Kommentar:Verdichtung und Wahrheit

Die CSU im Nordosten zieht gegen die Siedlungsplanungen der Stadt zu Felde. Mit polemischen Bildern und fatalen Forderungen

Von Kassian Stroh

Wer Aufmerksamkeit will in der Politik, muss auch mal ein bisschen zuspitzen. Braucht Feindbilder oder Schreckensbilder, um Mitstreiter zu mobilisieren. So zieht die CSU im Münchner Nordosten derzeit gegen "öde Plattenbausiedlungen" ins Feld, die die Stadt angeblich im neuen Siedlungsgebiet Nordost errichten will.

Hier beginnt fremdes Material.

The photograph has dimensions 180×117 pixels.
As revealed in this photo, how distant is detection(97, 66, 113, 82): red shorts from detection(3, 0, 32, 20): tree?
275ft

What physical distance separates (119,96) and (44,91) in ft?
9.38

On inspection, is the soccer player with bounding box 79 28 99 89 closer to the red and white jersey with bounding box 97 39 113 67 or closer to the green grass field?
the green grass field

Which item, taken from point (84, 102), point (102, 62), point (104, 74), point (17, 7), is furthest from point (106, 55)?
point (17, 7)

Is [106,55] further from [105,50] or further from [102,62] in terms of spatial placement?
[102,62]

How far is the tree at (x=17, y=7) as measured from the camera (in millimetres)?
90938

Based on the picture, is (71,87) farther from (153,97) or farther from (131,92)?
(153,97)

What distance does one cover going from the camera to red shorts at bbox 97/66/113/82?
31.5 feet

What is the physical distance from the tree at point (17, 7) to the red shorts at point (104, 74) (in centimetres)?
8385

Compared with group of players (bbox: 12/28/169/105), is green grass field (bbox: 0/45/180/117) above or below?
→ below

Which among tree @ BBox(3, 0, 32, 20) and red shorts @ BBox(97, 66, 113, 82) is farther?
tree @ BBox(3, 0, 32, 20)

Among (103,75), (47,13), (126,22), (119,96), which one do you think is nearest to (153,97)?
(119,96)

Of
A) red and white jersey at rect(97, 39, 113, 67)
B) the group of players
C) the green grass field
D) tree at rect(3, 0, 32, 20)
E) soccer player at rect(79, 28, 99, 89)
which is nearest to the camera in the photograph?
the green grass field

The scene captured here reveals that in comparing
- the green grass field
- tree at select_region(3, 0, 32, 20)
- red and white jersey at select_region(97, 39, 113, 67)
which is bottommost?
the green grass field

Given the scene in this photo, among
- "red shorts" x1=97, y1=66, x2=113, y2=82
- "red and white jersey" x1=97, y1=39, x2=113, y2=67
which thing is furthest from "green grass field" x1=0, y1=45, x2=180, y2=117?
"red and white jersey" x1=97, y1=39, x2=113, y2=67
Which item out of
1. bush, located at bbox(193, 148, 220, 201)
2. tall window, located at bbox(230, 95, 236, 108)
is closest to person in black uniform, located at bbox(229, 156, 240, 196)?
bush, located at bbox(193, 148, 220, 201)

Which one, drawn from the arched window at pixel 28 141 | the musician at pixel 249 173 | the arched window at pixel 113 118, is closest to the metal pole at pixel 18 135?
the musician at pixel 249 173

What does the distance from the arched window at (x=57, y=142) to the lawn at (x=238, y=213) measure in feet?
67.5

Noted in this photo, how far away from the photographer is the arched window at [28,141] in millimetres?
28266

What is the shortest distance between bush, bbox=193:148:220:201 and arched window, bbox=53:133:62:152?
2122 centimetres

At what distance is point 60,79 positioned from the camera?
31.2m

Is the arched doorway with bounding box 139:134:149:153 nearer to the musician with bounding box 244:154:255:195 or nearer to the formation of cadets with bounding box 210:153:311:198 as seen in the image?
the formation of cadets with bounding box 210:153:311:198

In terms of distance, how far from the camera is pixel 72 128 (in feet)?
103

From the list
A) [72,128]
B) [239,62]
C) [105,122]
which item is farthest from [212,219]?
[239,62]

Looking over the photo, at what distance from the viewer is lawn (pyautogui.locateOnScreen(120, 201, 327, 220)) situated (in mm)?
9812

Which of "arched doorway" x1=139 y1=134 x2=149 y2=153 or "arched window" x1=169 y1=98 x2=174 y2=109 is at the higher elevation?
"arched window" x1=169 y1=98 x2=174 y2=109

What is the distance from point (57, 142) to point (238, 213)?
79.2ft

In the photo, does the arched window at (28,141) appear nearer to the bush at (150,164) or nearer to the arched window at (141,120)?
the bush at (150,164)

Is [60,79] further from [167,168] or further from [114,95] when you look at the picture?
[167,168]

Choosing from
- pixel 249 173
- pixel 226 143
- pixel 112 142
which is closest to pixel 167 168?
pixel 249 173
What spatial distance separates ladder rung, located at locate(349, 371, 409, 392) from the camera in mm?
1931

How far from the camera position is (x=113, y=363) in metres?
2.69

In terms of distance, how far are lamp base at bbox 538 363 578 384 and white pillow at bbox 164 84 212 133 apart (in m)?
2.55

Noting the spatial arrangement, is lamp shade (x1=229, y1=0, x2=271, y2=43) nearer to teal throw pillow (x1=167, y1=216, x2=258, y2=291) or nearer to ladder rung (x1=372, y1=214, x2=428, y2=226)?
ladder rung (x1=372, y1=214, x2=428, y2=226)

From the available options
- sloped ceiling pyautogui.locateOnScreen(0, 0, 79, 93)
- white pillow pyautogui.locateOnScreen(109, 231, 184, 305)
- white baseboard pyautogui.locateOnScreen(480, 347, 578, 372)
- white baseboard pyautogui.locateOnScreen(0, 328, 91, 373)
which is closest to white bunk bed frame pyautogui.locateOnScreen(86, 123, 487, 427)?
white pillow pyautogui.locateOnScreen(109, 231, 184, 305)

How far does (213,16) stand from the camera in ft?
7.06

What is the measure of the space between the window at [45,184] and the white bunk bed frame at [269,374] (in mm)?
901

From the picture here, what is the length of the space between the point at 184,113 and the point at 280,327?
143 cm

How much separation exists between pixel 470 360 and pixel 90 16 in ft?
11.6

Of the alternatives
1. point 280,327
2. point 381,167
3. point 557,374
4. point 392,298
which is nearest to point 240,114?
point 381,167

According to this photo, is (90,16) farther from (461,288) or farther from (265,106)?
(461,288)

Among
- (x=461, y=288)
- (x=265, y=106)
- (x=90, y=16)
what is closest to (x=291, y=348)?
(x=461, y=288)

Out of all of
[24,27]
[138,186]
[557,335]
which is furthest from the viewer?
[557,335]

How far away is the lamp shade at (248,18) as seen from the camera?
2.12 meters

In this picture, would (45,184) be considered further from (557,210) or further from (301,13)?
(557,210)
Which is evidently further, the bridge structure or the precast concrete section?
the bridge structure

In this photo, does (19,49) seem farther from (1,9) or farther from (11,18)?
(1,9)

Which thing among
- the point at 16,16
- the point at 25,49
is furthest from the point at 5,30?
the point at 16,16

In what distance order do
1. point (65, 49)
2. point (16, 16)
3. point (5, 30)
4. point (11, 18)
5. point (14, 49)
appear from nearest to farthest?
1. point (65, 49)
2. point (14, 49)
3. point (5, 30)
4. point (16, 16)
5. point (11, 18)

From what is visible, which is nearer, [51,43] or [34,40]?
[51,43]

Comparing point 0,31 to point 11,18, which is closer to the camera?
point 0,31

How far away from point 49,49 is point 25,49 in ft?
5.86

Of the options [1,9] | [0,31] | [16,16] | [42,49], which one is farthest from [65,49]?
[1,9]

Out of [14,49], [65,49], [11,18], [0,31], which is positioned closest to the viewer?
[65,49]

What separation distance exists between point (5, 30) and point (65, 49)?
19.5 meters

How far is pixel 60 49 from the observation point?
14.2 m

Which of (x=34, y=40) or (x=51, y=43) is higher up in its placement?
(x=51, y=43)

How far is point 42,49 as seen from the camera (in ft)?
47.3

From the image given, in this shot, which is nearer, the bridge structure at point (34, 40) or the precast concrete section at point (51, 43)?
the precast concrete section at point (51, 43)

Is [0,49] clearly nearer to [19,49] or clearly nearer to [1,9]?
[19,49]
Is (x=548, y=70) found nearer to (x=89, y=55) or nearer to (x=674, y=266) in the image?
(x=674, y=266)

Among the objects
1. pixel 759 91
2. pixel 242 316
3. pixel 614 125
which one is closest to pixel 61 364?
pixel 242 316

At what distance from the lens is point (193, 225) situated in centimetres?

Nun gibt es dafür noch überhaupt keine Pläne, weil ja noch nicht einmal klar ist, wo überhaupt gebaut wird. Und in Münchens neuen Wohngebieten - man führe sich den Domagkpark vor Augen - entsteht alles andere als Plattenbau-Monotonie. Aber geschenkt, die übliche Polemik im Wahlkampf.

Könnte man meinen, wenn die CSU auf den Plakaten, die seit ein paar Tagen hängen, nicht auch konkret würde - damit beginnt das Problem. "Keine Bebauung für 30 000 Bewohner und 12 000 Arbeitsplätze, sondern für 15 000 Bewohner und 2000 Arbeitsplätze" fordert die CSU von Bogenhausen und Berg am Laim, "Bebauung mit Gartenstadtcharakter". Münchens Gartenstädte zu erhalten, also Viertel mit Einfamilienhäusern, ist seit jeher ein Schlager der CSU, die dort überdurchschnittlich gute Wahlergebnisse einfährt. Es ist auch legitim, darüber zu debattieren, wie diese Viertel ihr Gesicht verlieren, wenn dort reihenweise renditeoptimierte Appartementblocks entstehen. Doch im Siedlungsgebiet Nordost wird nicht verdichtet; dort entsteht etwas ganz Neues auf Flächen, die heute Äcker und Wiesen sind.

Angesichts der Wohnungsnot ist es richtig, dass die Stadt hier eine dichte Bebauung plant - und zwar auch gemischt mit Firmen. Nur zur Erinnerung: Es ist der CSU-Bürgermeister Josef Schmid, der stets betont, dass bei allem Wohnungsbau Flächen für Gewerbe nicht vergessen werden dürften. München muss Wohnungen bauen, viele Wohnungen, die Ideen der Nordost-CSU kann es sich nicht leisten. Und die CSU kann es sich nicht leisten, nur Fürsprecherin von Einfamilienhausbesitzern zu sein. Weil das nämlich bedeutete: Ihr sind Hunderttausende Münchner egal, die sich das Wohnen hier kaum noch leisten können, so lange nur das schnuckelige Stadtrand-Idyll bewahrt bleibt.